Both women and men can be adversely affected by gender-based assumptions, stereotypes and social pressures. For example, beliefs that women are emotionally or psychologically vulnerable, while men are strong, can be unhelpful for people’s mental health. 

A World Health Organization (WHO) report claims that researchers have over-emphasised the impact on women’s mental health of biological factors such as menstruation, pregnancy and childbirth. The report says that the impact on women’s mental health often has more to do with what is happening in their social and emotional lives than with biological changes.

Gender differences in mental health disorders

Women receive more services than men for mental health problems at the level of primary care, though this difference is less at the level of secondary care (specialist and hospital treatment). It is difficult to know whether more mental health problems are diagnosed in women at primary care level because they seek help more often than men, or because they actually experience more distress.

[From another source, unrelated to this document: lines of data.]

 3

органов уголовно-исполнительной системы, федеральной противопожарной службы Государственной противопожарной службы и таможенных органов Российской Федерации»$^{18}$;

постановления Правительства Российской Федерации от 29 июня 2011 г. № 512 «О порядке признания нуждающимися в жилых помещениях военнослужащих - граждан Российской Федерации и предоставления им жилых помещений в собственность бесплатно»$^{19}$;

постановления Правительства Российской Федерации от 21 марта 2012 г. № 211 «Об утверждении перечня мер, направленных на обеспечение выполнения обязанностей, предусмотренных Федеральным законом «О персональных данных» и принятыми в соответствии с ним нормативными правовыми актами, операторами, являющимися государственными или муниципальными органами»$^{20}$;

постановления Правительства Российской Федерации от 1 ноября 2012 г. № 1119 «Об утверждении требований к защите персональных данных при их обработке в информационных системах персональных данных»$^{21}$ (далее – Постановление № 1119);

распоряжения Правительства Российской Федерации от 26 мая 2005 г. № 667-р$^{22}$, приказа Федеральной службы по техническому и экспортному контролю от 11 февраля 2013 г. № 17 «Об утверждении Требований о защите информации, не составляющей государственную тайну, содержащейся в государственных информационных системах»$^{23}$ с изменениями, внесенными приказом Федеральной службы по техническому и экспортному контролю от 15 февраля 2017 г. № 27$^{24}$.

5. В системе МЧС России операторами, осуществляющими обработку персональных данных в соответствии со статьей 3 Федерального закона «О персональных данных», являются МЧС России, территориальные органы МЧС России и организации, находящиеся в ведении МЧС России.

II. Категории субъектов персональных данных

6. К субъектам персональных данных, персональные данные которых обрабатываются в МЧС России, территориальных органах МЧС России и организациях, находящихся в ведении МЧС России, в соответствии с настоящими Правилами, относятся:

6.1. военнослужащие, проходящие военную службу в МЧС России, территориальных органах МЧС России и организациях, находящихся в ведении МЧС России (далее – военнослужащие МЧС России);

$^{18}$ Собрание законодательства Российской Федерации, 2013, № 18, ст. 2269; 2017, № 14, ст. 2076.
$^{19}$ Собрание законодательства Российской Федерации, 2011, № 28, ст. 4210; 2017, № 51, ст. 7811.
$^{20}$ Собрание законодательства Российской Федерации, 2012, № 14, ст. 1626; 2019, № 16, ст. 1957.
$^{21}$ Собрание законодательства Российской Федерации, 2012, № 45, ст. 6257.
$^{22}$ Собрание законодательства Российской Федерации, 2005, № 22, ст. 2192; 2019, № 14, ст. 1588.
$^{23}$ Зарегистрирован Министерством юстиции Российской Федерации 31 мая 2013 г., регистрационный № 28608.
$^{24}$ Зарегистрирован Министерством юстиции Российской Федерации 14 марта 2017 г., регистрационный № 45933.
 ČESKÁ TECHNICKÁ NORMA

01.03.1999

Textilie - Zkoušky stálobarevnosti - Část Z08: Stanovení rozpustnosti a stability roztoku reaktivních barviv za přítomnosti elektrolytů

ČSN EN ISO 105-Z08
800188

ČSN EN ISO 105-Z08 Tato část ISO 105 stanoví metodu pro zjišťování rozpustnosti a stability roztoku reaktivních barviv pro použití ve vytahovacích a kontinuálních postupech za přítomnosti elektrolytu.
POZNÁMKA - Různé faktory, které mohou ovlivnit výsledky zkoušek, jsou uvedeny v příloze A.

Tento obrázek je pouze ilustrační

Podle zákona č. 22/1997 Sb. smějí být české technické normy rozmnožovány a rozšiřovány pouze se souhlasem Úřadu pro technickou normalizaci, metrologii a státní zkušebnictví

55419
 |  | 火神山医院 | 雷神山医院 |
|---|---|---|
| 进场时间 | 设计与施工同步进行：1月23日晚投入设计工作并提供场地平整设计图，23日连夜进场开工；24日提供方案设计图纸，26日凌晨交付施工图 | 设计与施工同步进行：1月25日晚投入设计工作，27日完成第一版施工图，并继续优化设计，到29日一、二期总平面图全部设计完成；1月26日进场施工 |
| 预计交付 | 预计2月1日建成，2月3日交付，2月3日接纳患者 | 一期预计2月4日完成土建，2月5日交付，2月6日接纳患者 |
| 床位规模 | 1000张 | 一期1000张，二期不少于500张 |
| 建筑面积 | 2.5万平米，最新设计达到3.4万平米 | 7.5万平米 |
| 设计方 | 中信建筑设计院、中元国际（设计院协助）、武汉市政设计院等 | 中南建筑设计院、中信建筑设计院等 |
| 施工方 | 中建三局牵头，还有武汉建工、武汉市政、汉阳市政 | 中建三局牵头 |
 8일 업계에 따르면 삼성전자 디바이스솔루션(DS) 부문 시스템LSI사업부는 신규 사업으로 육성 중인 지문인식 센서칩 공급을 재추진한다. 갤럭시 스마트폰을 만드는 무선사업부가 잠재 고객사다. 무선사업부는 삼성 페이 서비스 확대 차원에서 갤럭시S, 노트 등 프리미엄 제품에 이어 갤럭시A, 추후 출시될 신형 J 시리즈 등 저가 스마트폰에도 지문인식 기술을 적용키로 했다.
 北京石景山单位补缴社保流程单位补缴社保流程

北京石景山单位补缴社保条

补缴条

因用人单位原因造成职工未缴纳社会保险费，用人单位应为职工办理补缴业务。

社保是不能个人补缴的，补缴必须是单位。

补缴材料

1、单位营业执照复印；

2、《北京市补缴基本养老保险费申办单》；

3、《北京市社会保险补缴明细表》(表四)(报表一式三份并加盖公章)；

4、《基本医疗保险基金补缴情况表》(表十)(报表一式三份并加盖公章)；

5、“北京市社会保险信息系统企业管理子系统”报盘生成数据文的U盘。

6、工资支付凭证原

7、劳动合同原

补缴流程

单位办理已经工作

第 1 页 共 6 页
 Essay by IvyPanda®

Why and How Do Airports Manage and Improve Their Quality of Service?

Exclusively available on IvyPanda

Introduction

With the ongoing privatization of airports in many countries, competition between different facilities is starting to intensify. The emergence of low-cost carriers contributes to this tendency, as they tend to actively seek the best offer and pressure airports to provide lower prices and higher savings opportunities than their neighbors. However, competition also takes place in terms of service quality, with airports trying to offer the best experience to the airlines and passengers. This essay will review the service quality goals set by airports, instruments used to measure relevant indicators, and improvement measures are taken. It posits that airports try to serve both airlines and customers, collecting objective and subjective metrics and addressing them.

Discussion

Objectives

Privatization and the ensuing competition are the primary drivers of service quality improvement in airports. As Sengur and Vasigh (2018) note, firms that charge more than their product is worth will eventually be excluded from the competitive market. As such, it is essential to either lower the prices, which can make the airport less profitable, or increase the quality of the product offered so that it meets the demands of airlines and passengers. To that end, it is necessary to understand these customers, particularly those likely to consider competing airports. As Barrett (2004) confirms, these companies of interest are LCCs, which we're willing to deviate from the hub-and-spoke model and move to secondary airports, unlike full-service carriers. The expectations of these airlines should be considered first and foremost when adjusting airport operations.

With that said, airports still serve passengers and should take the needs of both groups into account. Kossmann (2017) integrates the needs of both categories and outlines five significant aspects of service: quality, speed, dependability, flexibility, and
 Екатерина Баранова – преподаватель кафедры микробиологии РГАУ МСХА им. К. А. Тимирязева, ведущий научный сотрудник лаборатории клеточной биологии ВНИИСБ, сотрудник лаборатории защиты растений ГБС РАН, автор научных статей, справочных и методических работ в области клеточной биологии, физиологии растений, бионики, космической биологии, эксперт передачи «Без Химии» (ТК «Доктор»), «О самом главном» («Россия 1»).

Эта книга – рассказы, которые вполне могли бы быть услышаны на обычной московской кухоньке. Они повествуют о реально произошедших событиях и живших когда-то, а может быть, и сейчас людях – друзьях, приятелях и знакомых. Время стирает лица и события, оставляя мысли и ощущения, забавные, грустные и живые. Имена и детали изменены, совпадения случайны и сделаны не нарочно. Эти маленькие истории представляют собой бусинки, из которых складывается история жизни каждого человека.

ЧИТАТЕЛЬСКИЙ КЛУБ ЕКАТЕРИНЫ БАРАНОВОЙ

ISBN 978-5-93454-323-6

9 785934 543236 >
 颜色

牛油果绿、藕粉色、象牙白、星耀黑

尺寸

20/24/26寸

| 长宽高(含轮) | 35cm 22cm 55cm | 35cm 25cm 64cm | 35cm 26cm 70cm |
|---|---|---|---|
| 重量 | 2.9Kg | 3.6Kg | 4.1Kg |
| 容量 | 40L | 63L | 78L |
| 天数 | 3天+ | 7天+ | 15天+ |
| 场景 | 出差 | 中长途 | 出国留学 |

According to another WHO report, there is little difference in the prevalence of mental health disorders between men and women, but the types of disorders and the stages of life at which mental health problems are most likely to be diagnosed differ. In childhood, boys are more often identified as having mental disorders, such as attention-deficit hyperactivity disorder, and substance abuse is more common. Young women experience more depression, self-harm and eating disorders. In adulthood, women are far more likely to be diagnosed with depression. Psychotic disorders such as schizophrenia and bipolar disorder are similarly likely in both sexes. In old age, women are more likely to be diagnosed with depression and psychoses.

Women are more likely than men to have more than one disorder, which increases disability.